• _Stated exercise_:
Repeat precisely, and only, the lines between the line containing "Which item of" and the end of the listing below, both ends included.

BEGIN Material for this task

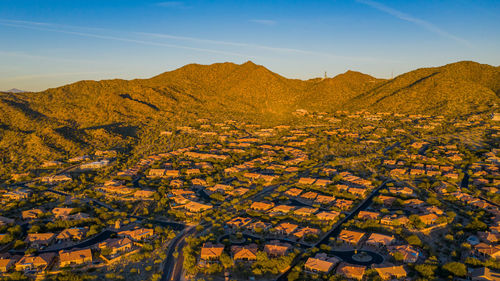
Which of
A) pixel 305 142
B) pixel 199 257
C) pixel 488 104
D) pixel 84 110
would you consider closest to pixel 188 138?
pixel 305 142

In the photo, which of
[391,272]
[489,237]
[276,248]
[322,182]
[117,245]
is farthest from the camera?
[322,182]

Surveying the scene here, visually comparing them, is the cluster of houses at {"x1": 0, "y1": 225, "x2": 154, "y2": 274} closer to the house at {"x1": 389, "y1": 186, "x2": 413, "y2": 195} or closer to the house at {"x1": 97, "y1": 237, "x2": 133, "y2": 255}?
the house at {"x1": 97, "y1": 237, "x2": 133, "y2": 255}

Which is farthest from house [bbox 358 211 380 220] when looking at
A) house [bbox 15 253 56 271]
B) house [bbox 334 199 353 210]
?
house [bbox 15 253 56 271]

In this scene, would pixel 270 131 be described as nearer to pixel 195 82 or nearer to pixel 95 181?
pixel 95 181

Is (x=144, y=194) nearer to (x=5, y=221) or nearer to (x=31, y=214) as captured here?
(x=31, y=214)

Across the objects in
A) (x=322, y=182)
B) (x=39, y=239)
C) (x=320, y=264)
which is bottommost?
(x=39, y=239)

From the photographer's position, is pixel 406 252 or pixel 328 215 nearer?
pixel 406 252

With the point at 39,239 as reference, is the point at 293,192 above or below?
above

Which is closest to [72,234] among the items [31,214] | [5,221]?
[31,214]
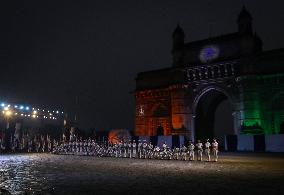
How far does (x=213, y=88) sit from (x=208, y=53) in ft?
13.8

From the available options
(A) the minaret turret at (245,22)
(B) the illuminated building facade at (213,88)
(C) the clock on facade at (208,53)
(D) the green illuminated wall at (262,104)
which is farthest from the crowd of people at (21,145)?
(A) the minaret turret at (245,22)

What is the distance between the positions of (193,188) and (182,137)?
25835mm

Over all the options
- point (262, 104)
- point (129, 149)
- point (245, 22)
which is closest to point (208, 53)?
point (245, 22)

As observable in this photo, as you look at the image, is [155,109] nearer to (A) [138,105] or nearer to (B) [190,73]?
(A) [138,105]

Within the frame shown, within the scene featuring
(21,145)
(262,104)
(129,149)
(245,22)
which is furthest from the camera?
(21,145)

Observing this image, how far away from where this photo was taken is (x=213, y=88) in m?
36.4

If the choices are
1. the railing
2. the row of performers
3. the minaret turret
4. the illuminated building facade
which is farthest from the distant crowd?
the minaret turret

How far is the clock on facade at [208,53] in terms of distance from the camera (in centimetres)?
3652

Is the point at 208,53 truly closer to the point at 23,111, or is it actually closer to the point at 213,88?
the point at 213,88

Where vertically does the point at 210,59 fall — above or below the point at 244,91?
above

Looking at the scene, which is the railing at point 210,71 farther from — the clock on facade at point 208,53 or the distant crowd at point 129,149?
the distant crowd at point 129,149

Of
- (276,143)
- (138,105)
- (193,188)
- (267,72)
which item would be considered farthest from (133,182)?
(138,105)

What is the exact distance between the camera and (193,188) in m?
8.66

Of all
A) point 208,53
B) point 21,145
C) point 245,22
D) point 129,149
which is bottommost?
point 129,149
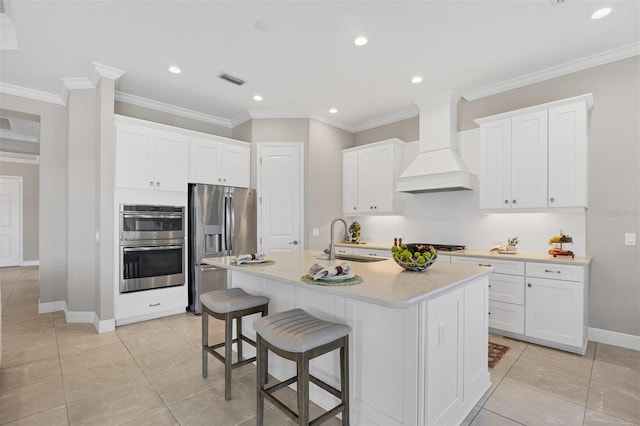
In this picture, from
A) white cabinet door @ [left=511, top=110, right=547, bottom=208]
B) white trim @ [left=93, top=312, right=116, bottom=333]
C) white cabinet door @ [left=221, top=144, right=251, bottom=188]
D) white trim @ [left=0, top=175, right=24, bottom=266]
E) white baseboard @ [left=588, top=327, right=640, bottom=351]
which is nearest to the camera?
white baseboard @ [left=588, top=327, right=640, bottom=351]

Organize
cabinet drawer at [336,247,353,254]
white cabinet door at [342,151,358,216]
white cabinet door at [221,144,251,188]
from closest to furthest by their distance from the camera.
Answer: white cabinet door at [221,144,251,188] < cabinet drawer at [336,247,353,254] < white cabinet door at [342,151,358,216]

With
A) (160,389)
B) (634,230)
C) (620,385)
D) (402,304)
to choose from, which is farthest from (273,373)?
(634,230)

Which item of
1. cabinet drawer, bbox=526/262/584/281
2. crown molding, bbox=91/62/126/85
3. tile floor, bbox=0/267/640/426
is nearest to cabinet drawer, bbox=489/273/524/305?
cabinet drawer, bbox=526/262/584/281

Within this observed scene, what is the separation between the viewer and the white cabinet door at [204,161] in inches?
166

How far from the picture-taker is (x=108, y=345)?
10.0ft

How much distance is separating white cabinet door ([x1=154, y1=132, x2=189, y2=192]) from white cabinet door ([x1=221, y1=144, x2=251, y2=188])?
568mm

END Material for this task

• _Output for this task_:
Which item of
1. cabinet drawer, bbox=526/262/584/281
2. crown molding, bbox=91/62/126/85
3. tile floor, bbox=0/267/640/426
is nearest to cabinet drawer, bbox=489/273/524/305?
cabinet drawer, bbox=526/262/584/281

Within this observed scene, what is the separation between the viewer and the white cabinet door at [204,161] in inches?
166

How far from the picture-taker is (x=108, y=345)?
10.0ft

How much distance is separating white cabinet door ([x1=154, y1=132, x2=189, y2=192]) from white cabinet door ([x1=221, y1=144, x2=251, y2=188])?
568mm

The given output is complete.